Short problem A - Copy the entries below, from the line with "How far is (151,198)" to the line with "the tarmac surface at (x=151, y=198), the", reproducing every character unchanged.

When the latest Call of Duty title launches Friday, it will mark the end of one of gaming’s most enduring, lucrative, and influential series.
Call of Duty isn’t disappearing, of course, but its future stands to change in both subtle and dramatic ways in the coming years. A transforming game industry and Microsoft’s pending acquisition of parent company Activision Blizzard, combined with a potentially bitter breakup from longtime partner Sony, have set the shooter series on a collision course with the kind of radical change franchise leadership has avoided for much of the last two decades.
Activision resisted adapting to major trends such as live service gaming and free-to-play business models until comparatively recently, keeping the money flowing and its hardcore audience satiated with each annual release. For a majority of the last 16 years, Call of Duty has been the best-selling video game in the U.S., its largest and most dependable market. But when just one entry misfires, like last year’s Call of Duty: Vanguard, it can throw a wrench in the gears of Activision’s well-oiled machine.

Short problem B -
Answer from the passage on Call of Duty:
(i) On what day will the latest Call of Duty title launch?
(ii) Which company is in the process of acquiring Activision Blizzard?
(iii) Which entry in the series misfired last year?

Provided material -
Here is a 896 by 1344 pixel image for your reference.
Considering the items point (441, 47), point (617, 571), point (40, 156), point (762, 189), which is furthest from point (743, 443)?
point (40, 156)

--

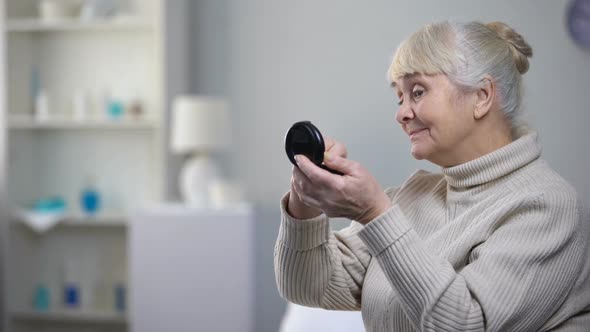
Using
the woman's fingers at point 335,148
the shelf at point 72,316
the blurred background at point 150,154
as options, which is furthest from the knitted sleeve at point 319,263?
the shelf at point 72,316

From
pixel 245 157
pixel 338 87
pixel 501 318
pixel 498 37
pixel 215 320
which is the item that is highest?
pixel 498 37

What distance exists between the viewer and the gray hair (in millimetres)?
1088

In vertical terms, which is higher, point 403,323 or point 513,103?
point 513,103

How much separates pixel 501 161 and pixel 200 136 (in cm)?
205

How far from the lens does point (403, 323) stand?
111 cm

...

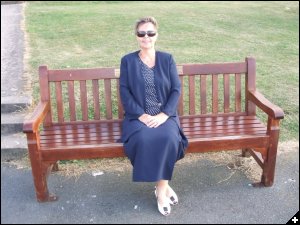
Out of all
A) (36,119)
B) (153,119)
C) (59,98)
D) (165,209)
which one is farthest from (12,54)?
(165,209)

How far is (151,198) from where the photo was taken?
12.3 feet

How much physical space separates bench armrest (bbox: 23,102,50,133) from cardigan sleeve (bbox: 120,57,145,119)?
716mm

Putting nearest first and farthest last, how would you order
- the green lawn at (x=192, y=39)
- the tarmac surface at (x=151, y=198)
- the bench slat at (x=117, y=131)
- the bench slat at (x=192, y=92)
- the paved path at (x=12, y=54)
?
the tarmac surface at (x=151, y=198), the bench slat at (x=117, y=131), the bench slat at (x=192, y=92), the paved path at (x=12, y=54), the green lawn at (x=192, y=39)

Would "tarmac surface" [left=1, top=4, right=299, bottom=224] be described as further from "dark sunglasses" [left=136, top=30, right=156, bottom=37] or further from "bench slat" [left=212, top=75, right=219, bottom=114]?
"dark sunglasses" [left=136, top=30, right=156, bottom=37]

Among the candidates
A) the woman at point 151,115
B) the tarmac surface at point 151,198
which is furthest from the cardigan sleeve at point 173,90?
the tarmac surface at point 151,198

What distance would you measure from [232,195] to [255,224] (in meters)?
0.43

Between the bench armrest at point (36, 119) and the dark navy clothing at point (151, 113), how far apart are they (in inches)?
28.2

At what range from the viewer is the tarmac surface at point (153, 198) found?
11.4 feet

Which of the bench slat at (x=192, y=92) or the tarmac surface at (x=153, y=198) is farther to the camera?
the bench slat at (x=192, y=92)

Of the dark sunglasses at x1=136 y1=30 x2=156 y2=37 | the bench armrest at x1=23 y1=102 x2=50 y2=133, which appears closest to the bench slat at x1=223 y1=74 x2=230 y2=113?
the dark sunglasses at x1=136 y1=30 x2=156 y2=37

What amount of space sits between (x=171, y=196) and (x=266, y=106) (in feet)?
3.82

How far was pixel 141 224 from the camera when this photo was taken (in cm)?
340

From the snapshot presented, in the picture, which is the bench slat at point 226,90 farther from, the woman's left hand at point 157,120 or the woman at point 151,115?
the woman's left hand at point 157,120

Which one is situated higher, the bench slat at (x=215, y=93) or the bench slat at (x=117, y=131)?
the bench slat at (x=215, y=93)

Correct response A -
How far is (151,198) from where the photo was taken?
12.3 feet

How much physical space separates bench armrest (bbox: 23,102,50,133) from cardigan sleeve (bbox: 120,57,145,119)?
716mm

Putting nearest first and farthest last, how would you order
- the green lawn at (x=192, y=39)
- the tarmac surface at (x=151, y=198)
- the bench slat at (x=117, y=131)
- the bench slat at (x=192, y=92)
- the paved path at (x=12, y=54)
?
the tarmac surface at (x=151, y=198), the bench slat at (x=117, y=131), the bench slat at (x=192, y=92), the paved path at (x=12, y=54), the green lawn at (x=192, y=39)

Correct response B -
(i) Friday
(ii) Microsoft
(iii) Call of Duty: Vanguard